- **Consigne**: Écrivez la suite de l'extrait de loi ci-dessous sur le crédit d'impôt pour frais de scolarité, en reprenant là où il s'arrête.

- **Texte source**:
******

ARTICLE 118.5 :       Crédit d'impôt pour frais de scolarité.

(1)            Les montants suivants sont déductibles dans le calcul de l'impôt payable par un particulier en vertu de la présente partie pour une année d'imposition :

a)    si le particulier est inscrit au cours de l'année à l'un des établissements d'enseignement suivants situés au Canada :

        (i) établissement d'enseignement - université, collège ou autre - offrant des cours de niveau postsecondaire,

(ii) établissement d'enseignement reconnu par le ministre du Développement des ressources humaines comme offrant des cours - sauf les cours permettant d'obtenir des crédits universitaires - qui visent à donner ou à augmenter la compétence nécessaire à l'exercice d'une activité professionnelle,

le produit de la multiplication du taux de base pour l'année par les frais de scolarité payés à l'établissement pour l'année si le total de ces frais dépasse 100 $, à l'exception des frais :

          (ii.1) soit qui sont payés à un établissement visé au sous-alinéa (i) pour des cours qui ne sont pas de niveau postsecondaire,

          (ii.2) soit qui sont payés à un établissement visé au sous-alinéa (ii) si, selon le cas :

(A) le particulier n'avait pas atteint l'âge de 16 ans avant la fin de l'année,

(B) il n'est pas raisonnable de considérer que le motif de l'inscription du particulier à l'établissement consistait à lui permettre d'acquérir ou d'améliorer la compétence nécessaire à l'exercice d'une activité professionnelle,

[...]

PARAGRAPHE 118.6(2)

******

- **Données fournies**:
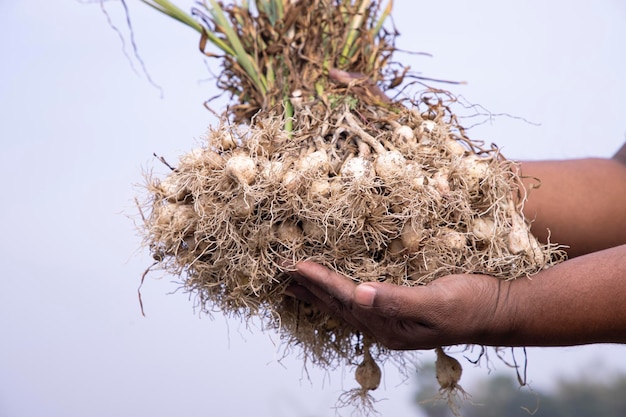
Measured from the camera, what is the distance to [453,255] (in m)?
1.10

******

- **Réponse**:
         (2) Crédit d'impôt pour études. Le montant obtenu par la formule suivante est déductible dans le calcul de l'impôt payable par un particulier en vertu de la présente partie pour une année d'imposition :

A x B

où :

A       représente le taux de base pour l'année;

B        la somme des produits suivants :

a) 200 $ multipliés par le nombre de mois de l'année pendant lesquels le particulier est inscrit à un programme de formation admissible comme étudiant à temps plein d'un établissement d'enseignement agréé,

b) 60 $ multipliés par le nombre de mois de l'année (sauf ceux visés à l'alinéa a)) dont chacun est un mois pendant lequel le particulier est inscrit à un programme de formation déterminé d'un établissement d'enseignement agréé, aux cours duquel l'étudiant doit consacrer au moins 12 heures par mois.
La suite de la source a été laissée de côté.